Unless you employ some hard core search ranking experts, your internally crafted thing is probably not going to be great. If you can afford to run at ~2005 era state of the art (Lucene existed, SOLR & Elasticsearch did not, Lucene was fairly limited in scope), then go for it. But it's going to be quite limited when you need those extra features after all.

There are some nice search products out there other than Elasticsearch & Opensearch that I would consider fit for purpose; especially if you want to do vector search. And in fairness, using a search engine properly still requires a bit of skill. But that isn't any different if you do things yourself. Except it involves a lot less wheel reinvention.

There just is a bit of necessary complexity to building a good search product.

shevy-java - 10 hours ago

Good. Now please someone replace Google's search engine.

I am always annoyed using it, how bad it is these days. Then I try the alternatives such as Duck Duck Go and they manage to be even worse.

Qwant is semi-ok but it also omits tons of things that Google Search finds (and also is slower, for some weird reason).

Google's UI nerf is also annoying - so much useless stuff.

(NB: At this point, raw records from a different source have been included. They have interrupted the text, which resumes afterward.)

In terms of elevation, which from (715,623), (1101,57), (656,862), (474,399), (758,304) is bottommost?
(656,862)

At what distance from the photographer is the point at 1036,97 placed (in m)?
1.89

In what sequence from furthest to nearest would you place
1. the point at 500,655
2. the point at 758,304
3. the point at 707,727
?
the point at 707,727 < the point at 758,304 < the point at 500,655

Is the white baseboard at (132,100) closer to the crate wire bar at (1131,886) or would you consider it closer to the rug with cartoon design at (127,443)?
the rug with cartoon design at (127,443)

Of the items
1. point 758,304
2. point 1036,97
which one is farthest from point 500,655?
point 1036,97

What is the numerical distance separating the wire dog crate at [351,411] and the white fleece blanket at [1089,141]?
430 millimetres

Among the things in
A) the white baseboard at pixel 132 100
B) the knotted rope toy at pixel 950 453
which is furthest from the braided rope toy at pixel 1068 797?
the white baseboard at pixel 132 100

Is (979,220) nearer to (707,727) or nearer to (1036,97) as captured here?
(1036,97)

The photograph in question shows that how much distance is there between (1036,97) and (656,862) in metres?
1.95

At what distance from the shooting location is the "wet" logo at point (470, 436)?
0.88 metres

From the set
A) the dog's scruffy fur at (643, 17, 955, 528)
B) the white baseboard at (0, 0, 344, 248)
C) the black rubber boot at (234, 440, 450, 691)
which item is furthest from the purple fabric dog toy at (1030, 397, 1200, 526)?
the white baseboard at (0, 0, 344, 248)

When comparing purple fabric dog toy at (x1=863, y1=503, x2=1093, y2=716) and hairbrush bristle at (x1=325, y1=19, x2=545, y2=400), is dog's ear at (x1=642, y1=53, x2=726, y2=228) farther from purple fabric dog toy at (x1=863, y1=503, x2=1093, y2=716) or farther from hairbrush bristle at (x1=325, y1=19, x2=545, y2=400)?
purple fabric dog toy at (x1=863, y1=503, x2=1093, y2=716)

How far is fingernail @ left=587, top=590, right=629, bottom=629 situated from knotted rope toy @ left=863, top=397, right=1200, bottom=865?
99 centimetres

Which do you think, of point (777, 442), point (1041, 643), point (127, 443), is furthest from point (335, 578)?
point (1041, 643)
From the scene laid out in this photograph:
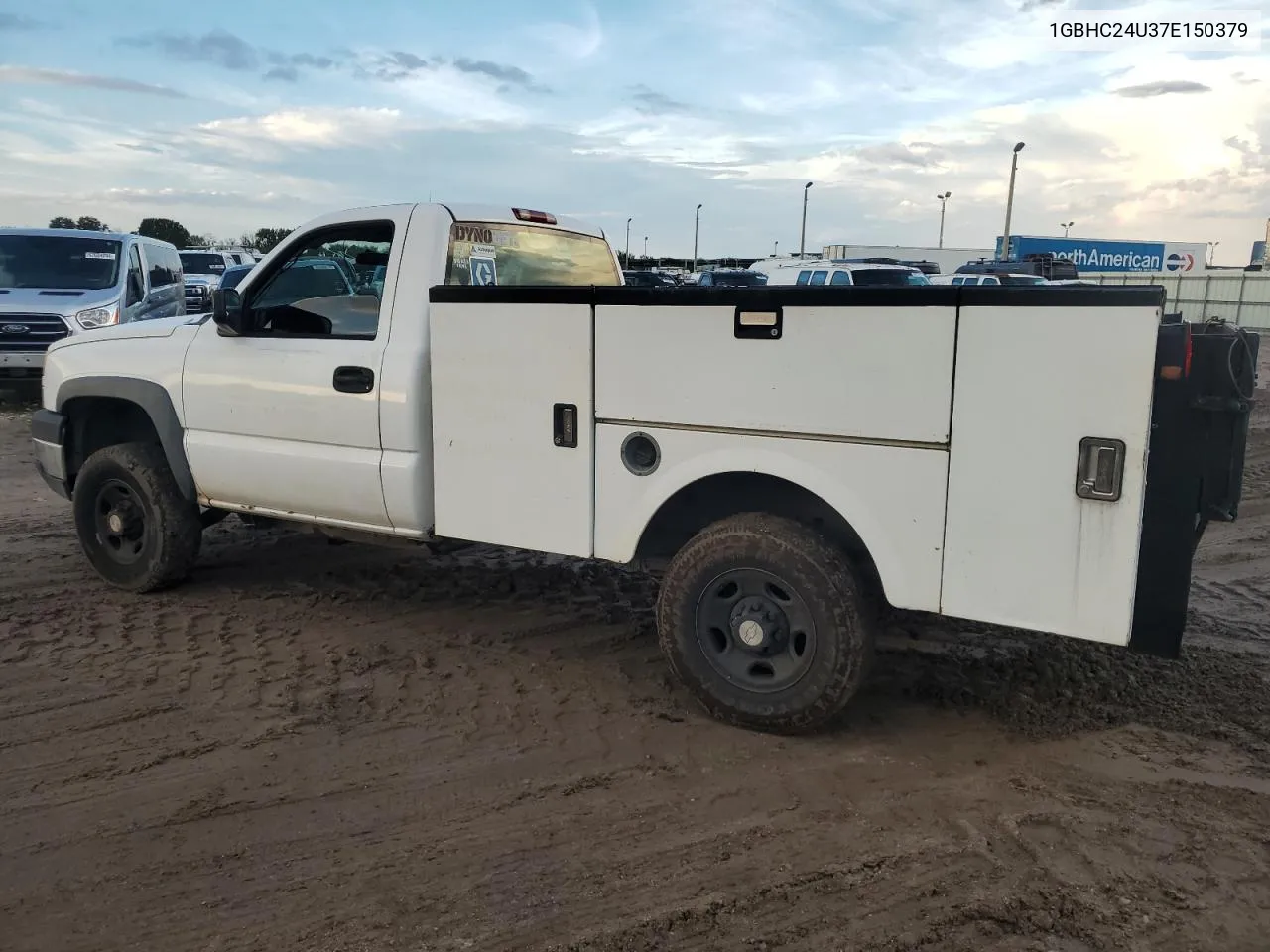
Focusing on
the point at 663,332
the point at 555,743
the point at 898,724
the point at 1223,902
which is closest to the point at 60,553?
the point at 555,743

In the past I could disable that via ublock origin but Google killed that for chrome.

We need to do something against this Evil that Google brought into this world.

pelasaco - 6 hours ago

love the style, colors and the cookie popup from https://karboosx.net/. Anyone knows if its an open source framework/style/tool being used here or it just the web dev skills of the author that are superb?

eduction - 12 hours ago

I completely agree with the insight that full text search has been complexified. People seem to want to jump straight to clustering or other enterprise level things.

I also appreciate the moxie of getting in there and building it yourself.

Myself, I reach for Lucene. Then you don’t need to build all this yourself if you don’t want. It lives in a dir on disk. True, it’s a separate database, but one optimized for this problem.